REQUIRED ACTION :: Only reproduce the lines from the line containing "scientific name: Mephitis mephitis" onward, exactly, through the final line of the data below.

LISTED RECORDS ::
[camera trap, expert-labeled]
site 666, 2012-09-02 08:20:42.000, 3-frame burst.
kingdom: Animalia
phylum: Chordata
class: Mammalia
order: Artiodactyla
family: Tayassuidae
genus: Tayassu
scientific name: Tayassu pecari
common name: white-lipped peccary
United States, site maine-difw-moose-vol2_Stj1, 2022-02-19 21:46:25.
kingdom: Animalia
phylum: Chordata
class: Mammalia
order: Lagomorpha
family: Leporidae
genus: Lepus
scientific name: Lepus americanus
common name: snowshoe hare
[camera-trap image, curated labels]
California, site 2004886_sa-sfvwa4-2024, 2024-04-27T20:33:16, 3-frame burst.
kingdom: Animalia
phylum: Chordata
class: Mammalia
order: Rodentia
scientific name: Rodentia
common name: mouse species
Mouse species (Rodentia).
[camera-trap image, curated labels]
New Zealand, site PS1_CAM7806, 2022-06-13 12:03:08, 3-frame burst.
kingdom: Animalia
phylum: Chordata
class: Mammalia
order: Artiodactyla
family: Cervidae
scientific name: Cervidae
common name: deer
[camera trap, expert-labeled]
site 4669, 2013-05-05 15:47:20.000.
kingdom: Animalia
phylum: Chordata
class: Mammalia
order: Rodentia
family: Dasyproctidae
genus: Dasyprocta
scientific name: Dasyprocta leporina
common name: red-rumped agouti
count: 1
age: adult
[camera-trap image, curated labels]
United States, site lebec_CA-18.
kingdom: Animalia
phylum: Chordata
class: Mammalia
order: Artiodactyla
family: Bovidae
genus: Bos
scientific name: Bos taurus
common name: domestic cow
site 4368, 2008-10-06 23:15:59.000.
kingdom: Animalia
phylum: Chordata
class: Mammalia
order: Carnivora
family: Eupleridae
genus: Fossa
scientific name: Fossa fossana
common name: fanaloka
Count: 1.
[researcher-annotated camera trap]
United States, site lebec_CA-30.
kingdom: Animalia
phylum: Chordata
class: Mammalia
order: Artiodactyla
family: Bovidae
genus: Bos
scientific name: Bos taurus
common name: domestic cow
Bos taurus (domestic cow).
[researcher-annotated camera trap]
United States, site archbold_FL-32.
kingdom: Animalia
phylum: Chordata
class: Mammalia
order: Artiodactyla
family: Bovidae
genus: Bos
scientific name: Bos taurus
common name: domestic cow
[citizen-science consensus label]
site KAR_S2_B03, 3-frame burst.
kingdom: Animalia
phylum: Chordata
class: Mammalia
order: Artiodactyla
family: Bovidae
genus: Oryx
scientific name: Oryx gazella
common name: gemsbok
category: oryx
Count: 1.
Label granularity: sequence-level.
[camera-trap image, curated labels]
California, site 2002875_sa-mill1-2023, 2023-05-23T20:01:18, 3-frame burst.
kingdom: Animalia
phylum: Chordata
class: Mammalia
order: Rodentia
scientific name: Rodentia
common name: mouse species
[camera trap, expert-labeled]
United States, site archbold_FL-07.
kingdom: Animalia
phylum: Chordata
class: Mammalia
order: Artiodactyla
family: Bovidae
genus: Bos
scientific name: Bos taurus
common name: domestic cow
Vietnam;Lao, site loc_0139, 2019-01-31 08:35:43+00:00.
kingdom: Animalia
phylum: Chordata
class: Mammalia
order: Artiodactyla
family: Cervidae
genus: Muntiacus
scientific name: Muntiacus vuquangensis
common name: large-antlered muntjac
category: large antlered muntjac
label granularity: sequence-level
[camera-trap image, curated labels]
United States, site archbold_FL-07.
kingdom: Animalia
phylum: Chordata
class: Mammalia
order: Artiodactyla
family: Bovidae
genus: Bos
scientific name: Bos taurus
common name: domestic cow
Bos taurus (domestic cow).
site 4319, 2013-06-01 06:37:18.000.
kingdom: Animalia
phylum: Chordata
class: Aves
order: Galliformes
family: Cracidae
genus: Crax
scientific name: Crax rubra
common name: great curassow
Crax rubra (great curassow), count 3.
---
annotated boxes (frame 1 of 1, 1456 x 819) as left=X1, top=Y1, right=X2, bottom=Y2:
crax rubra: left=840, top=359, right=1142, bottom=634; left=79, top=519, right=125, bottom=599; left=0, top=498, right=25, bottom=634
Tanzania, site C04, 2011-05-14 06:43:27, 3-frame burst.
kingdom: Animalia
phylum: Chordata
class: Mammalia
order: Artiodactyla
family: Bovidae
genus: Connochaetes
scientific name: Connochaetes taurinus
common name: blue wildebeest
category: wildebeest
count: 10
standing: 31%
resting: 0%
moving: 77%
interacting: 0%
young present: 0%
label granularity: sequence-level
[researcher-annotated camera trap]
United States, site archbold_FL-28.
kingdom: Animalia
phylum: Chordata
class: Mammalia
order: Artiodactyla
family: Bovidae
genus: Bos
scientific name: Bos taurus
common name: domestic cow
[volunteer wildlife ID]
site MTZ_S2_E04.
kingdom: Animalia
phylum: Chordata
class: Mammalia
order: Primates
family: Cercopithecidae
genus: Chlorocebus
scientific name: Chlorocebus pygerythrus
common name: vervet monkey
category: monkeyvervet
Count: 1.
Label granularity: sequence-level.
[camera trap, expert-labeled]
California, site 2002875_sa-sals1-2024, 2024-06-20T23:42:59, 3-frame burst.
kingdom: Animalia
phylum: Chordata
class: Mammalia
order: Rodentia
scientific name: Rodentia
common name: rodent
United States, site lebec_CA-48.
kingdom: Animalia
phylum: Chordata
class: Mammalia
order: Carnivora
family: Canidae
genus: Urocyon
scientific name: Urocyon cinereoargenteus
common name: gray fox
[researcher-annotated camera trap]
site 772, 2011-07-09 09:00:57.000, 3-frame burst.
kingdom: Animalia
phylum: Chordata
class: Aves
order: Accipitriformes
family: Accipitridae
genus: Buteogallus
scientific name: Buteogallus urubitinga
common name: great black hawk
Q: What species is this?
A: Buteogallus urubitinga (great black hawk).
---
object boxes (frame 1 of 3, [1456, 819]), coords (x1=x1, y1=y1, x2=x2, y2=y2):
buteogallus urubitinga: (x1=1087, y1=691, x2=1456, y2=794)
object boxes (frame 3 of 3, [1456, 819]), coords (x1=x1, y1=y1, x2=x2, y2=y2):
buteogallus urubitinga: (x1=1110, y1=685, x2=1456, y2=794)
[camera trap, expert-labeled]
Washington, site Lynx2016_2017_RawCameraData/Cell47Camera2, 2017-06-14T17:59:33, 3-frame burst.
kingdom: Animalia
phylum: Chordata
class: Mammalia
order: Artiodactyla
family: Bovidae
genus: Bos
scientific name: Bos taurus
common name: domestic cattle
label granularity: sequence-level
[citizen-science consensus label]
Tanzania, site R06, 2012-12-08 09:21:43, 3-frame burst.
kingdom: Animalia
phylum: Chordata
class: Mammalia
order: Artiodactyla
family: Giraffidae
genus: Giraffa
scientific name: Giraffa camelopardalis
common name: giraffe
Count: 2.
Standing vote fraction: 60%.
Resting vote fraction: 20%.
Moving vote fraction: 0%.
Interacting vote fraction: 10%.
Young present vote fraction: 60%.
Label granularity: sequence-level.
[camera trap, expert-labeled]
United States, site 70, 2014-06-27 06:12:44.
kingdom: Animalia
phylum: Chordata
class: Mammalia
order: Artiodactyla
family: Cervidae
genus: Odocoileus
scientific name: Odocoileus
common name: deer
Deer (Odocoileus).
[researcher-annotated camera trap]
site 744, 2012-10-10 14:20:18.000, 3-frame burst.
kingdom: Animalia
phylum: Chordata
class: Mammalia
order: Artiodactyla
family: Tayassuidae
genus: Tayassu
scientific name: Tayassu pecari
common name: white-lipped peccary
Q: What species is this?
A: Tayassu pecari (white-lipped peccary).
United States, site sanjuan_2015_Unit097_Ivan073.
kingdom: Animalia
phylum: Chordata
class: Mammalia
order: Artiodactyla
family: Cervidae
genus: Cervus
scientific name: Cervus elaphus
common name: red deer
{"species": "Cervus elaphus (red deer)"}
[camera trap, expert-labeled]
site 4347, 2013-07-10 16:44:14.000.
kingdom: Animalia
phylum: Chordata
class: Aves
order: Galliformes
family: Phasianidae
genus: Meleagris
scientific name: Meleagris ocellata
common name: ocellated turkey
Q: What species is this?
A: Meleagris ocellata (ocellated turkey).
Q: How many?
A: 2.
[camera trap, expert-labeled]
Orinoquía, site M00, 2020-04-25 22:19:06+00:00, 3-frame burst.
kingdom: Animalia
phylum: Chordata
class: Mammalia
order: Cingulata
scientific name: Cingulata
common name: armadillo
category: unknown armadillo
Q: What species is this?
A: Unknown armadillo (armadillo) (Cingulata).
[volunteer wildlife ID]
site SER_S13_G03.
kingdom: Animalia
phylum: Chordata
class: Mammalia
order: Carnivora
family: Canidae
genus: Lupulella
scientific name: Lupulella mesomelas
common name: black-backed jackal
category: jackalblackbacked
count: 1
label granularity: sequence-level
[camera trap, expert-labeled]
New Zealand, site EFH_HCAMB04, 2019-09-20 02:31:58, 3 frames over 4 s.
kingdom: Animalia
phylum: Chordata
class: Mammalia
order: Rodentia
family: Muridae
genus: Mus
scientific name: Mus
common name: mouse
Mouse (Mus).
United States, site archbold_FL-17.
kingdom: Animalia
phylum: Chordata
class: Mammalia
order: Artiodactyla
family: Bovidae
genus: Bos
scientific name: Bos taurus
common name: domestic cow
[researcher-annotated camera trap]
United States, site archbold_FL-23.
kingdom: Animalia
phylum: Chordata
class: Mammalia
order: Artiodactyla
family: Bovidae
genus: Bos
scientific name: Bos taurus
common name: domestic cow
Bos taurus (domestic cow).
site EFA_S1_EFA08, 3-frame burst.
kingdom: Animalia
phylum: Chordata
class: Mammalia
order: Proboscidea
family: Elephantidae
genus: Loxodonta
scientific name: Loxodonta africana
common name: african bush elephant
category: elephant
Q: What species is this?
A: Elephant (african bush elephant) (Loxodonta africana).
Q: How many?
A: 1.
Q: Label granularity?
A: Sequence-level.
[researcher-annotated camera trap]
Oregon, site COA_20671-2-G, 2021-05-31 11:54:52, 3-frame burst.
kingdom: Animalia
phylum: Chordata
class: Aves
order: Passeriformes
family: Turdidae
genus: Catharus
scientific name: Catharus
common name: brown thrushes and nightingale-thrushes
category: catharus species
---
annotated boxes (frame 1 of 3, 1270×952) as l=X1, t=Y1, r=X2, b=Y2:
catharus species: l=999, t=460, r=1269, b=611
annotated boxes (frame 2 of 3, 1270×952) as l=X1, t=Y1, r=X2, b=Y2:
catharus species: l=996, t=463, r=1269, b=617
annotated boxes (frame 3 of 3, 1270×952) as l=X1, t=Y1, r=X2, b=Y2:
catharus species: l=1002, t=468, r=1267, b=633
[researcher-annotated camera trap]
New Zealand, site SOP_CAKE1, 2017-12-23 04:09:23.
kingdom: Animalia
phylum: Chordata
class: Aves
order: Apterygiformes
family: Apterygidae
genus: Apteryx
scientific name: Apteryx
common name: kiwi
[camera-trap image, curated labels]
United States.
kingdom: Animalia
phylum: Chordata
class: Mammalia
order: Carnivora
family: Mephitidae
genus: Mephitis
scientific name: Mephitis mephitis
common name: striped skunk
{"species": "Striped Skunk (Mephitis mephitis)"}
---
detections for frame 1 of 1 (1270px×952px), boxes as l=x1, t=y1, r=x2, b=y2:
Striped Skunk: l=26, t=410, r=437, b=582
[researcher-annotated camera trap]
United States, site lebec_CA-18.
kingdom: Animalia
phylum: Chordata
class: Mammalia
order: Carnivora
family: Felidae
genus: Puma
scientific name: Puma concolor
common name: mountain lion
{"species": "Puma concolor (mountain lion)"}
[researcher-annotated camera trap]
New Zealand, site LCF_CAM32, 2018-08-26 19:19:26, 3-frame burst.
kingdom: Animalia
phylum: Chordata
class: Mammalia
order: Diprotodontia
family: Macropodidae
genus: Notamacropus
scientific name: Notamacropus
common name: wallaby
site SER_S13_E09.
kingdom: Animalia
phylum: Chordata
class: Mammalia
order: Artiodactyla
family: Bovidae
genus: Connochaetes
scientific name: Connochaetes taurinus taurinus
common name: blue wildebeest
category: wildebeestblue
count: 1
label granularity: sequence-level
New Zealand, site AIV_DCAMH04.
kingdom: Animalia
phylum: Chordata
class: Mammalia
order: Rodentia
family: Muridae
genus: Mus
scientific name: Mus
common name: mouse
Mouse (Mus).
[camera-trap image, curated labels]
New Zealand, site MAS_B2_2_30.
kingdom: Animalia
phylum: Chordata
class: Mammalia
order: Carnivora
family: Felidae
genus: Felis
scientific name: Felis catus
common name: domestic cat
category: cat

SOLUTION FOR THIS EXERCISE ::
scientific name: Mephitis mephitis
common name: striped skunk
{"species": "Striped Skunk (Mephitis mephitis)"}
---
detections for frame 1 of 1 (1270px×952px), boxes as l=x1, t=y1, r=x2, b=y2:
Striped Skunk: l=26, t=410, r=437, b=582
[researcher-annotated camera trap]
United States, site lebec_CA-18.
kingdom: Animalia
phylum: Chordata
class: Mammalia
order: Carnivora
family: Felidae
genus: Puma
scientific name: Puma concolor
common name: mountain lion
{"species": "Puma concolor (mountain lion)"}
[researcher-annotated camera trap]
New Zealand, site LCF_CAM32, 2018-08-26 19:19:26, 3-frame burst.
kingdom: Animalia
phylum: Chordata
class: Mammalia
order: Diprotodontia
family: Macropodidae
genus: Notamacropus
scientific name: Notamacropus
common name: wallaby
site SER_S13_E09.
kingdom: Animalia
phylum: Chordata
class: Mammalia
order: Artiodactyla
family: Bovidae
genus: Connochaetes
scientific name: Connochaetes taurinus taurinus
common name: blue wildebeest
category: wildebeestblue
count: 1
label granularity: sequence-level
New Zealand, site AIV_DCAMH04.
kingdom: Animalia
phylum: Chordata
class: Mammalia
order: Rodentia
family: Muridae
genus: Mus
scientific name: Mus
common name: mouse
Mouse (Mus).
[camera-trap image, curated labels]
New Zealand, site MAS_B2_2_30.
kingdom: Animalia
phylum: Chordata
class: Mammalia
order: Carnivora
family: Felidae
genus: Felis
scientific name: Felis catus
common name: domestic cat
category: cat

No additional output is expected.